A well-meaning documentary about the need to eliminate nuclear arms in the world had a high-class pedigree and world peace on its mind, but precious little interest from the critical community at the festival.
With 20,000 nuclear warheads remaining between Russia and the United States, an uncontrolled black market in selling enriched uranium to terrorists and a proven history of accidents and close calls, the documentary states the facts in all their stark clarity.
Its case is supported by strong interviews with former CIA agent Valerie Plame (who came to the festival, see photo above) and former Soviet leader Mikhail Gorbachev and a disturbing exchange with a convicted smuggler who tried to sell uranium to evildoers and got caught.

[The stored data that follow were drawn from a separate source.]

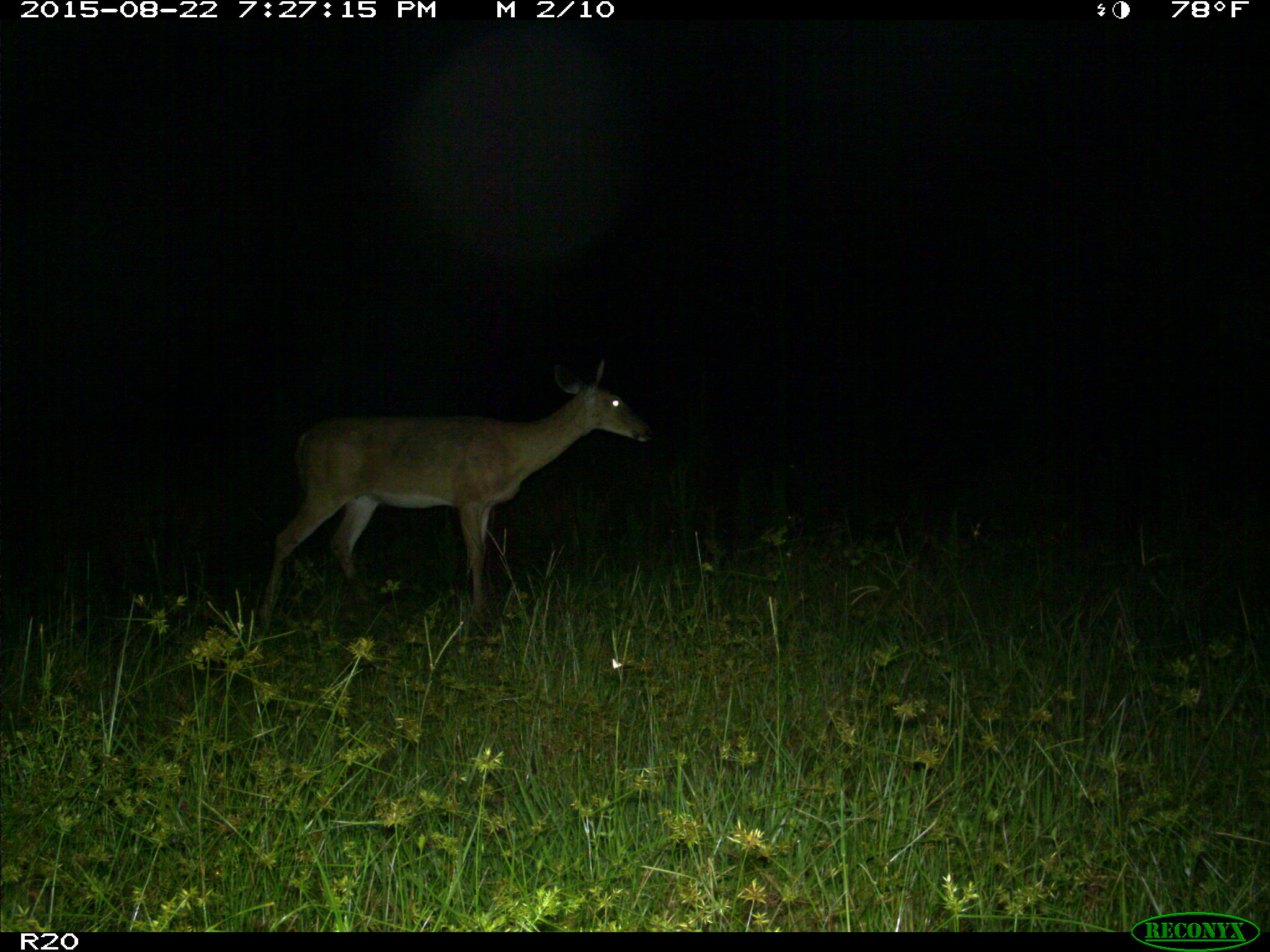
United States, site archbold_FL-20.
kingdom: Animalia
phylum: Chordata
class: Mammalia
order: Artiodactyla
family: Cervidae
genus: Odocoileus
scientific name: Odocoileus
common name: deer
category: unidentified deer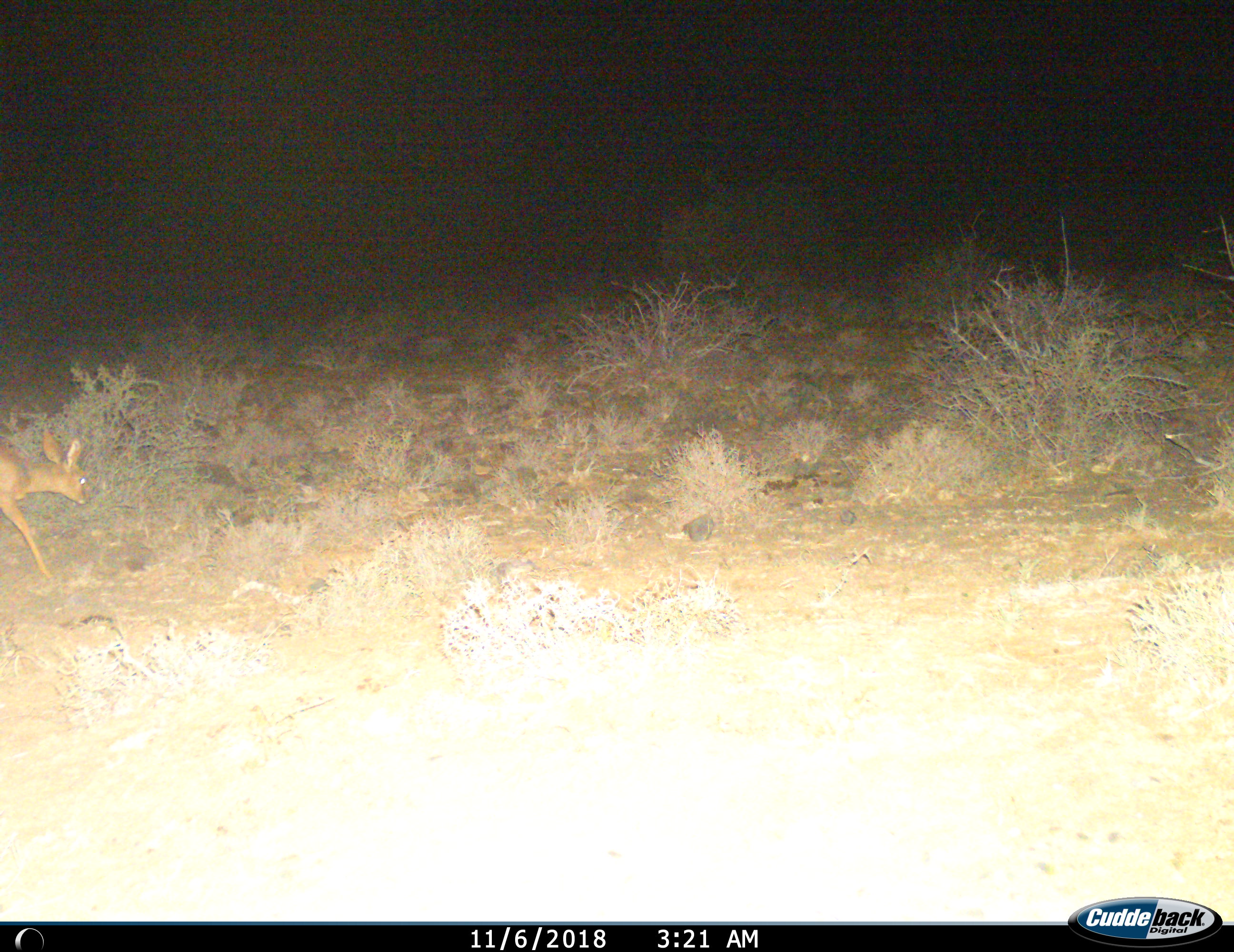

Plame, Jordan’s Queen Noor and former Norwegian Prime Minister Prime Minister Dr. Gro Brundtland all came to a sparsely attended news conference to press their agenda.
Plame, who left her job in 2006, said she used to work to limit the nuclear threat in the CIA.
“My position has evolved to the point where I believe this is the only option for reasonable nations to come to,” she said. “It’s not enough to simply delay or divert, the operations we were doing (in the CIA).”
She added: “It’s been 20 years since the fall of the Berlin Wall. Nothing has been done in the community of nations, or very little, to do something about it.”
Asked how they might rouse public interest in a dormant issue without an actual attack forcing the matter, the former Norwegian prime minister said: “Aren’t we intelligent enough when presented information in a powerful, balanced and factual fashion to believe we can avoid incidents of catastrophe to compel people to work a little faster?”
If that’s not a rhetorical question, then I fear the answer is: No.
Meanwhile, Plame had another moment in the Cannes spotlight with the premiere on Thursday of "Fair Game," about the story of her being outed by journalist Bob Novak and the political firestorm that followed.
Doug Liman (“The Bourne Identity”) directed “Fair Game,” based on Plame’s book and starring Naomi Watts as Plame (pictured above: actor Khaled el-Nabawy, directors Lucy Walker and Doug Liman, attorney Alan Grodin).
At the earlier news conference Plame had this to say: “I went from a job I loved to all of a sudden being the focus of unreal media attention. I found that extremely difficult.”
Perhaps now she’ll get the last word.